Phasing out education taxes on Manitoba property, including farmland, will start next year — a year earlier than first promised — the Manitoba government announced in its throne speech Oct. 7.
Why it matters: Rising assessment values for farmland, which education and property taxes are based on, relative to other rural property, has shifted the education tax burden to farmland.
“Manitobans need more tax relief sooner, not later, and your government will provide it,” Lt.-Gov. Janice Filmon said as she delivered the government’s priorities for the third session of the 42nd legislature. “The phased elimination of the education property tax, paid by individual Manitobans, will begin next year.”
A government official said ‘individual Manitobans’ include incorporated family farms.
Like most other policies mentioned in the throne speech, and true to tradition, there wasn’t much detail.
The Keystone Agricultural Producers (KAP) is eager to see more information about the tax phase-out, KAP general manager Patty Rosher said in an interview Oct. 8.
KAP hopes to discuss it with Finance Minister Scott Fielding and ask him to phase it out faster on farmland than the 10 years, promised by the Progressive Conservative party during last year’s provincial election.
Based on provincial government figures Manitoba farmland and building owners contributed $64 million of the $850 million in education property taxes collected in 2018-19. That’s 7.5 per cent of the total and accounts for the $42 million farmland owners received in education tax rebates of 80 per cent to a maximum of $5,000.

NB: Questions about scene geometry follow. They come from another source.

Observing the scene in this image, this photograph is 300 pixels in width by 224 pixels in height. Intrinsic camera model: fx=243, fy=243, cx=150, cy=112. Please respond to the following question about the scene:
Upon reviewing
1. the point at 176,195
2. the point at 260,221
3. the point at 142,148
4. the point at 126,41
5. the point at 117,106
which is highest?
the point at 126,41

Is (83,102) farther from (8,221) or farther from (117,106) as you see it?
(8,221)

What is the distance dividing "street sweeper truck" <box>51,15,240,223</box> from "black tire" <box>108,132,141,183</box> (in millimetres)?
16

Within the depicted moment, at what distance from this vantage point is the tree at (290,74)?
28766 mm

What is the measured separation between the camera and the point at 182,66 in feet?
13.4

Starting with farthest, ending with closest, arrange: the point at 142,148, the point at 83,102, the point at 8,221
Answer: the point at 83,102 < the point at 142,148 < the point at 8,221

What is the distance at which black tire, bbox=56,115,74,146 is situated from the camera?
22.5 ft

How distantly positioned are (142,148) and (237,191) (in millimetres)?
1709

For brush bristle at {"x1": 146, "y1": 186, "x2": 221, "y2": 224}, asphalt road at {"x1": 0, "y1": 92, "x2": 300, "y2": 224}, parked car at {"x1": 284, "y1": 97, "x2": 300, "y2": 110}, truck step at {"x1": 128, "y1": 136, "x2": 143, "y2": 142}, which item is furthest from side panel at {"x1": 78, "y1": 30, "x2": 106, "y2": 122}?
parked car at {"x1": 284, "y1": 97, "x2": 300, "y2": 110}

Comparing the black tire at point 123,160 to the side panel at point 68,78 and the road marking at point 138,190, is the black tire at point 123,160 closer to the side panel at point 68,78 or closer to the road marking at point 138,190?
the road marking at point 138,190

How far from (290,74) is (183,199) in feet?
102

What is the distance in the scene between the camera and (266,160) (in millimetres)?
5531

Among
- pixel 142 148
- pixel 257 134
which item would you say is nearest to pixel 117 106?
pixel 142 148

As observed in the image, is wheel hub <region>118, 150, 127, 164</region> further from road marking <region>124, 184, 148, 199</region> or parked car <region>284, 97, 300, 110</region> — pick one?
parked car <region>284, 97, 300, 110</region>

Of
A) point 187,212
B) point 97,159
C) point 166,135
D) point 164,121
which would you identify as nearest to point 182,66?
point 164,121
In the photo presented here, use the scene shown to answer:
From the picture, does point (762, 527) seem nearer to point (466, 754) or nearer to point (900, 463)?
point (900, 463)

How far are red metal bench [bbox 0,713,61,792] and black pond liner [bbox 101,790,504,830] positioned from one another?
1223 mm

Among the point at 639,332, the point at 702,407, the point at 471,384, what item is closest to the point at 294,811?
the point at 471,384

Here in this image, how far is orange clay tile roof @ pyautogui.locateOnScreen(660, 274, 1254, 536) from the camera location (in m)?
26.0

Averaged over about 10 million cultivated acres there’s about $6.40 an acre in farmland education taxes. But some farmers with higher-value land pay almost $30 an acre. On a 2,000-acre farm, that’s $60,000 a year in education taxes alone.
The shift in the education tax burden to farmers is due to two major factors. First, the province’s contribution to funding K to 12 schooling as a percentage is declining over time, while the municipal (local) share raised by taxing property, rises.
The other is the rapid increase in the assessed value of farmland, which has more than doubled in many parts of Manitoba since 2015. (Property values, along with mill rates, are used to calculate the amount of municipal and education tax property owners pay.)
Last spring the Manitoba government mailed property owners the latest assessed values to be used in calculating 2020 municipal and education tax bills.
The assessment for a quarter section owned by this reporter and a family member in the RM of Lorne was up 12 per cent. Over five years its value went up 136 per cent and since 2013 is up 182 per cent.
Other government plans highlighted in the throne speech include:
- Establishing a 4-H scholarship endowment strategy.
- As previously announced, hosting a Protein Summit next year.
- Investing further in sustainable water and irrigation management.
- Continuing to implement the Made-in-Manitoba Climate and Green Plan, investing in natural infrastructure projects and releasing a provincial water strategy.
- Spending more than $268 million as a first contribution to upgrading the North End Winnipeg Sewage Treatment Plant to reduce nutrients going into Lake Winnipeg.
- Pushing the federal government to partner with Manitoba on the $500-million Lake Manitoba/Lake St. Martin channel project — Manitoba’s largest infrastructure project.
- Introduce legislation to prevent illegal blockades of critical transportation routes.
- Starting with next year’s budget begin to balance government books over the next two terms.
- Introduce legislative changes to create new partnerships with Manitoba’s Indigenous communities, hunters, and landowners to protect big game species currently in decline and end night hunting.
- Overhaul the kindergarten to Grade 12 education system.
- Instruct Manitoba Hydro to keep this year’s rate increase to below three per cent, ensure MPI continues to lower rates, and allow less expensive and more convenient private retailing of liquor.
- Reintroduce legislation to streamline the Public Utilities Board so it can make decisions sooner and at less cost.